Not sure where the 3 digit Application Group name is coming from..We have no Application Group ids called that....The users that are getting the message 24 each have their own unique Application group id

These are all on user ids....As of yet, we haven't had any complaints...But appears to be relates to users attempting to view data...I know you indicated before the failures we saw could mean trouble reading data in the future...

So far we the last 88 failure we received was on 08/14 when we received 11 in a row...No resolution from anyone involved other that setting up an STK log???
« Last Edit: August 16, 2018, 07:12:57 AM by Justin Derrick »

Justin Derrick

  • IBM Content Manager OnDemand Consultant
  • Administrator
  • Hero Member
  • *****
  • Posts: 2229
  • CMOD Guru for hire...
    • View Profile
    • Tenacious Consulting
Re: Unable to store object Failure
« Reply #5 on: August 16, 2018, 07:16:39 AM »
You need to look for errors on your TSM server.  CMOD's just telling you that the document isn't available -- the TSM activity logs will give you a hint as to why.

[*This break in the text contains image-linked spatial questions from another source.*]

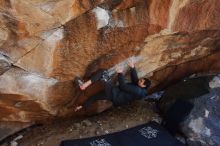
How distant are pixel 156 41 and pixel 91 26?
1.26 meters

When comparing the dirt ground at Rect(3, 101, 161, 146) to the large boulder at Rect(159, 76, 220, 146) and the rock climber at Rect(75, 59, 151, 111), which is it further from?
the rock climber at Rect(75, 59, 151, 111)

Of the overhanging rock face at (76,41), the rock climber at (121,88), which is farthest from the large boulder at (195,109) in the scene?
the rock climber at (121,88)

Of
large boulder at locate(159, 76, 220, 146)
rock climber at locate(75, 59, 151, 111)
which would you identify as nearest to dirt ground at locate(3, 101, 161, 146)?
large boulder at locate(159, 76, 220, 146)

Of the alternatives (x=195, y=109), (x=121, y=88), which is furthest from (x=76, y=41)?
(x=195, y=109)

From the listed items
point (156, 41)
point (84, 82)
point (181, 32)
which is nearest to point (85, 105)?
point (84, 82)

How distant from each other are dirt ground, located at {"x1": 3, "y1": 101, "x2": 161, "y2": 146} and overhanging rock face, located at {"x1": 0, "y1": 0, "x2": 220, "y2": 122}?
28 cm

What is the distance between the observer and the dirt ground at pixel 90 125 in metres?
5.88

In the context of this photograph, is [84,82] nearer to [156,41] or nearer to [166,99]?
[156,41]

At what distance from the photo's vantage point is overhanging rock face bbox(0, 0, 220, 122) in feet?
13.9

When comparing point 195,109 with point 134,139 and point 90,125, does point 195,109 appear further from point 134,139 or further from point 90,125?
point 90,125

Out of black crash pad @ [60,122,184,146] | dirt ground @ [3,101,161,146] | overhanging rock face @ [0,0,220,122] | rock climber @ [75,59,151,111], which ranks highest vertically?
overhanging rock face @ [0,0,220,122]

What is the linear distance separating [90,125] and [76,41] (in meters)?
1.95

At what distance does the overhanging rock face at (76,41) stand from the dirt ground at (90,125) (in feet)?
0.93

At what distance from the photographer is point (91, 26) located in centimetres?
461
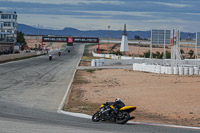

The three letter code is the "AGID_NAME".  It's used in the cache filesystems, db2 table names, and TSM filespace names to keep different application group data separate.  :)  You can get more info in the IBM CMOD Database Tables page on the wiki:  https://cmod.wiki/index.php?title=Content_Manager_OnDemand_Database_Tables

-JD.
IBM CMOD Professional Services: http://TenaciousConsulting.com
Call:  +1-866-533-7742  or  eMail:  jd@justinderrick.com
IBM CMOD Wiki:  https://CMOD.wiki/
FREE IBM CMOD Education & Webinars:  https://CMOD.Training/

Interests: #AIX #Linux #Multiplatforms #DB2 #TSM #SP #Performance #Security #Audits #Customizing #Availability #HA #DR

DDP021

  • Sr. Member
  • ****
  • Posts: 343
    • View Profile
Re: Unable to store object Failure
« Reply #6 on: August 16, 2018, 07:28:29 AM »
Justin,

We've relayed all 2 errors (MSG 429) and (MSG 24) to the TSM team....We just started receiving these messages....When we try and retrieve any of the report we get the message, "The Server failed while retrieving a document".  By coincidence, it appears we had received 88 failures on other reports either before or after the documents that that we cannot retrieve even though they appear to have loaded successfully...It's only a matter of time till users start complaining....As indicated, this mess all started after they attempted to migrate to ECS from Centera.  Even though they had backed off that switch and we're supposedly back to writing to centera these issues are still happening...Again, thanks for the input Justin!!!